Como respuesta, se llevó un dedo a los labios. No quería que ni su hermano ni el desconocido las oyeran.
¡Arriba!
Alguien le apartó de golpe las pieles a Mila. Gritó y levantó los puños para protegerse, pero tan solo era Sanna.
—Venga, Mila, levanta.
La luz tenía el tono gris pálido de las mañanas, y su hermana mayor llevaba la ropa de trabajo, el broche de Geir sobre el corazón y el pelo negro recogido en un moño tirante. Entrecerró los ojos y tensó la mandíbula, irritada.
—¿Qué…? —intentó preguntar Pípa, todavía aferrada a la mano de Mila.
—Los hombres se han ido —dijo Sanna con brusquedad.
—Qué bien —respondió Mila, temblando, mientras trataba de taparse con las mantas.
Sanna soltó una risa amarga.
—Nuestro hermano también.
Mila sintió una punzada de terror en el pecho.
—¿Oskar se ha ido? —chilló Pípa.
Mila se frotó los ojos para espabilarse más deprisa.
—A lo mejor los ha seguido hasta la frontera de Stavgar para asegurarse de que se marchaban. O ha ido al árbol corazón…
Sanna la miró fijamente.
—¿Por qué iba a ir allí?
—El hombre —balbució Mila, dudosa—. Ayer nos preguntó por nuestro padre y me hizo pensar en él. A lo mejor le ha pasado lo mismo a Oskar y por eso ha ido hasta allí.
—Nos dijo que no fuéramos nunca —advirtió Pípa, muy seria.
—Ya sabes cómo es, no escucha los consejos de nadie, ni siquiera los suyos —comentó Mila—. A lo mejor ha salido temprano a comprobar las trampas.
Sanna puso los ojos en blanco y el dolor que Mila sentía en el pecho se convirtió en fastidio. ¿Por qué su hermana no estaba más preocupada?
—¿Deberíamos ir a comprobarlo? —preguntó mientras corría hacia el fuego, donde colgaba su túnica para protegerse del frío de la mañana. Se la puso por la cabeza, le dio tres vueltas al cinturón y lo anudó por los extremos antes de ponerse las mallas de lana. Estaban calientes y humeantes. Respiró hondo, más tranquila—. Puedo llevarme a Dusha con el trineo y…
Sanna soltó otra risa extraña y entrecortada.
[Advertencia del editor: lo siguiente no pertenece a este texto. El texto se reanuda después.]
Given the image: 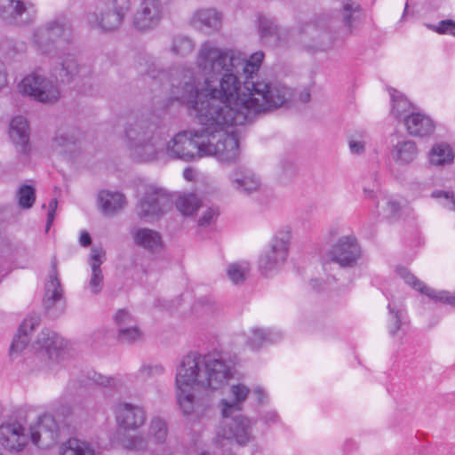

Mila se acercó a ella.
—¿Qué te hace tanta gracia?
—Nada, no tiene ninguna gracia —respondió su hermana con un largo suspiro y echó los hombros hacia atrás. «Es muy guapa», pensó Mila a pesar del enfado, algo distante—. Pero deberíamos haberlo visto venir.
—¿El qué? —preguntó Pípa, pero Sanna se dio la vuelta y descolgó el cubo para la nieve del gancho que había junto a la chimenea.
—Voy a por nieve fresca. Poned más juncos aquí, se están esparciendo.
—¿Qué deberíamos haber visto venir? —volvió a preguntar Pípa, pero Mila se limitó a negar con la cabeza. La mención de los juncos le recordó la sensación de caminar descalza sobre el suelo helado y la extraña conversación con Oskar.